◆ **TASK STATEMENT**
Can you turn every line of the material below into a numbered list, leaving out the blank lines?

##### ENTRIES SUPPLIED #####

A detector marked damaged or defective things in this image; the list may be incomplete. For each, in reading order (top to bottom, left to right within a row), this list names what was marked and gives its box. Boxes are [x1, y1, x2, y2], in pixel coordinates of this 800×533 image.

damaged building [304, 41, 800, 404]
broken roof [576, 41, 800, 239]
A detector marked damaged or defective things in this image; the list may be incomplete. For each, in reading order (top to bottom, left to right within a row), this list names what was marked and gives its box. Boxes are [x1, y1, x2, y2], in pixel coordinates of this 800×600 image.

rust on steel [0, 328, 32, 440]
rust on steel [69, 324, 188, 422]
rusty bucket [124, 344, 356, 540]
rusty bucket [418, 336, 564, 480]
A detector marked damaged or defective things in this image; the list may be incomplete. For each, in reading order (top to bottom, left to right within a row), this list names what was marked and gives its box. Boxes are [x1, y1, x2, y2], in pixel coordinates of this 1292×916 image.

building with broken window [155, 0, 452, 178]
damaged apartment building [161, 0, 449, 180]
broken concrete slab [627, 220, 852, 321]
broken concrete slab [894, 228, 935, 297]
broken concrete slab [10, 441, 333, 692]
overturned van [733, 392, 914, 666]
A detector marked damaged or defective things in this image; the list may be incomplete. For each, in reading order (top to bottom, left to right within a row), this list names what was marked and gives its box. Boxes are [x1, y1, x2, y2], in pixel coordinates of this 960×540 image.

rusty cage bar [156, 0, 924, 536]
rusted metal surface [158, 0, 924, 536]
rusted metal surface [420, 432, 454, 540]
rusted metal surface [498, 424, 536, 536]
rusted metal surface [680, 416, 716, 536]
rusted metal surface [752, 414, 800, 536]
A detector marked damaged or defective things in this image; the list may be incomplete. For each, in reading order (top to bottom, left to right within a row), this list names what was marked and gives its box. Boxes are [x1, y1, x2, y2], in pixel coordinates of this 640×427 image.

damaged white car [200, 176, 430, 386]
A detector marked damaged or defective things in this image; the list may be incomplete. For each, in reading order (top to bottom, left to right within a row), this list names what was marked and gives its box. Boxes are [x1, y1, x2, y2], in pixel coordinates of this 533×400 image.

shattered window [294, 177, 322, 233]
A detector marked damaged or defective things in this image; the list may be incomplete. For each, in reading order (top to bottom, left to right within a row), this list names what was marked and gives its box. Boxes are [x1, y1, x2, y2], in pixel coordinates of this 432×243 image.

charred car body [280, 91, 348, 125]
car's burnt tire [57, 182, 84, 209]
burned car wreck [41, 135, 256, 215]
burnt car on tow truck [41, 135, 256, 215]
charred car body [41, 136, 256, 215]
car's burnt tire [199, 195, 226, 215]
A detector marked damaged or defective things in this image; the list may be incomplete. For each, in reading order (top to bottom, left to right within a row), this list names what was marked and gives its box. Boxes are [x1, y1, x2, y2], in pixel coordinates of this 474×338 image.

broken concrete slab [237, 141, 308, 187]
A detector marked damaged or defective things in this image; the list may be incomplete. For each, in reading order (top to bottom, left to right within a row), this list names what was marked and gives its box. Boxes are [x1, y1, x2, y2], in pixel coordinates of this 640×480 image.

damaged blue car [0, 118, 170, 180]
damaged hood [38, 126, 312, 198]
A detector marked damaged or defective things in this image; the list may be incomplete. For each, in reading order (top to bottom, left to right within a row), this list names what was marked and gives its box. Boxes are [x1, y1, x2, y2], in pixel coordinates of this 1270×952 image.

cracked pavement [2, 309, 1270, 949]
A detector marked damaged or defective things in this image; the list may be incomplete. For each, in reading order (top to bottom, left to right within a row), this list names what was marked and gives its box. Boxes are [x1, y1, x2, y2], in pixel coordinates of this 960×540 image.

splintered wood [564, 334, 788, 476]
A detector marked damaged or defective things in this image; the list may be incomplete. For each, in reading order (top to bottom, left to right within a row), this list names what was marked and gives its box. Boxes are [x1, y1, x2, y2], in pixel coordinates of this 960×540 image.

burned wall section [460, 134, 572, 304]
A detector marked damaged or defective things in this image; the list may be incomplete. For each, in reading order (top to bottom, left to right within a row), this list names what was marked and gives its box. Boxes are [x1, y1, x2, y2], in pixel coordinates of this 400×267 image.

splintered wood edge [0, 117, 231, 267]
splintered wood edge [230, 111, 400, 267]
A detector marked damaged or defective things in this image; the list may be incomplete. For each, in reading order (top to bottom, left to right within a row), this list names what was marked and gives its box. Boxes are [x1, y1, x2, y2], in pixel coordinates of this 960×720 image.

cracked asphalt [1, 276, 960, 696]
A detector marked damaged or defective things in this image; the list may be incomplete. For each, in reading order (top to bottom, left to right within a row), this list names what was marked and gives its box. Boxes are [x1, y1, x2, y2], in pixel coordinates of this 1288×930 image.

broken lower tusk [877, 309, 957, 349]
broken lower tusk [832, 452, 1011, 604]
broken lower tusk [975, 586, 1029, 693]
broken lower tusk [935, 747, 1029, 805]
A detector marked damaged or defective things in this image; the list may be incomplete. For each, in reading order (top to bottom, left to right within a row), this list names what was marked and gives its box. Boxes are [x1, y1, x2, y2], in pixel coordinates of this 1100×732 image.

#####

◆ **SOLUTION TO THIS PROBLEM**
1. A detector marked damaged or defective things in this image; the list may be incomplete. For each, in reading order (top to bottom, left to right within a row), this list names what was marked and gives its box. Boxes are [x1, y1, x2, y2], in pixel coordinates of this 800×533 image.
2. damaged building [304, 41, 800, 404]
3. broken roof [576, 41, 800, 239]
4. A detector marked damaged or defective things in this image; the list may be incomplete. For each, in reading order (top to bottom, left to right within a row), this list names what was marked and gives its box. Boxes are [x1, y1, x2, y2], in pixel coordinates of this 800×600 image.
5. rust on steel [0, 328, 32, 440]
6. rust on steel [69, 324, 188, 422]
7. rusty bucket [124, 344, 356, 540]
8. rusty bucket [418, 336, 564, 480]
9. A detector marked damaged or defective things in this image; the list may be incomplete. For each, in reading order (top to bottom, left to right within a row), this list names what was marked and gives its box. Boxes are [x1, y1, x2, y2], in pixel coordinates of this 1292×916 image.
10. building with broken window [155, 0, 452, 178]
11. damaged apartment building [161, 0, 449, 180]
12. broken concrete slab [627, 220, 852, 321]
13. broken concrete slab [894, 228, 935, 297]
14. broken concrete slab [10, 441, 333, 692]
15. overturned van [733, 392, 914, 666]
16. A detector marked damaged or defective things in this image; the list may be incomplete. For each, in reading order (top to bottom, left to right within a row), this list names what was marked and gives its box. Boxes are [x1, y1, x2, y2], in pixel coordinates of this 960×540 image.
17. rusty cage bar [156, 0, 924, 536]
18. rusted metal surface [158, 0, 924, 536]
19. rusted metal surface [420, 432, 454, 540]
20. rusted metal surface [498, 424, 536, 536]
21. rusted metal surface [680, 416, 716, 536]
22. rusted metal surface [752, 414, 800, 536]
23. A detector marked damaged or defective things in this image; the list may be incomplete. For each, in reading order (top to bottom, left to right within a row), this list names what was marked and gives its box. Boxes are [x1, y1, x2, y2], in pixel coordinates of this 640×427 image.
24. damaged white car [200, 176, 430, 386]
25. A detector marked damaged or defective things in this image; the list may be incomplete. For each, in reading order (top to bottom, left to right within a row), this list names what was marked and gives its box. Boxes are [x1, y1, x2, y2], in pixel coordinates of this 533×400 image.
26. shattered window [294, 177, 322, 233]
27. A detector marked damaged or defective things in this image; the list may be incomplete. For each, in reading order (top to bottom, left to right within a row), this list names what was marked and gives its box. Boxes are [x1, y1, x2, y2], in pixel coordinates of this 432×243 image.
28. charred car body [280, 91, 348, 125]
29. car's burnt tire [57, 182, 84, 209]
30. burned car wreck [41, 135, 256, 215]
31. burnt car on tow truck [41, 135, 256, 215]
32. charred car body [41, 136, 256, 215]
33. car's burnt tire [199, 195, 226, 215]
34. A detector marked damaged or defective things in this image; the list may be incomplete. For each, in reading order (top to bottom, left to right within a row), this list names what was marked and gives its box. Boxes are [x1, y1, x2, y2], in pixel coordinates of this 474×338 image.
35. broken concrete slab [237, 141, 308, 187]
36. A detector marked damaged or defective things in this image; the list may be incomplete. For each, in reading order (top to bottom, left to right within a row), this list names what was marked and gives its box. Boxes are [x1, y1, x2, y2], in pixel coordinates of this 640×480 image.
37. damaged blue car [0, 118, 170, 180]
38. damaged hood [38, 126, 312, 198]
39. A detector marked damaged or defective things in this image; the list may be incomplete. For each, in reading order (top to bottom, left to right within a row), this list names what was marked and gives its box. Boxes are [x1, y1, x2, y2], in pixel coordinates of this 1270×952 image.
40. cracked pavement [2, 309, 1270, 949]
41. A detector marked damaged or defective things in this image; the list may be incomplete. For each, in reading order (top to bottom, left to right within a row), this list names what was marked and gives its box. Boxes are [x1, y1, x2, y2], in pixel coordinates of this 960×540 image.
42. splintered wood [564, 334, 788, 476]
43. A detector marked damaged or defective things in this image; the list may be incomplete. For each, in reading order (top to bottom, left to right within a row), this list names what was marked and gives its box. Boxes are [x1, y1, x2, y2], in pixel coordinates of this 960×540 image.
44. burned wall section [460, 134, 572, 304]
45. A detector marked damaged or defective things in this image; the list may be incomplete. For each, in reading order (top to bottom, left to right within a row), this list names what was marked and gives its box. Boxes are [x1, y1, x2, y2], in pixel coordinates of this 400×267 image.
46. splintered wood edge [0, 117, 231, 267]
47. splintered wood edge [230, 111, 400, 267]
48. A detector marked damaged or defective things in this image; the list may be incomplete. For each, in reading order (top to bottom, left to right within a row), this list names what was marked and gives its box. Boxes are [x1, y1, x2, y2], in pixel coordinates of this 960×720 image.
49. cracked asphalt [1, 276, 960, 696]
50. A detector marked damaged or defective things in this image; the list may be incomplete. For each, in reading order (top to bottom, left to right within a row), this list names what was marked and gives its box. Boxes are [x1, y1, x2, y2], in pixel coordinates of this 1288×930 image.
51. broken lower tusk [877, 309, 957, 349]
52. broken lower tusk [832, 452, 1011, 604]
53. broken lower tusk [975, 586, 1029, 693]
54. broken lower tusk [935, 747, 1029, 805]
55. A detector marked damaged or defective things in this image; the list may be incomplete. For each, in reading order (top to bottom, left to right within a row), this list names what was marked and gives its box. Boxes are [x1, y1, x2, y2], in pixel coordinates of this 1100×732 image.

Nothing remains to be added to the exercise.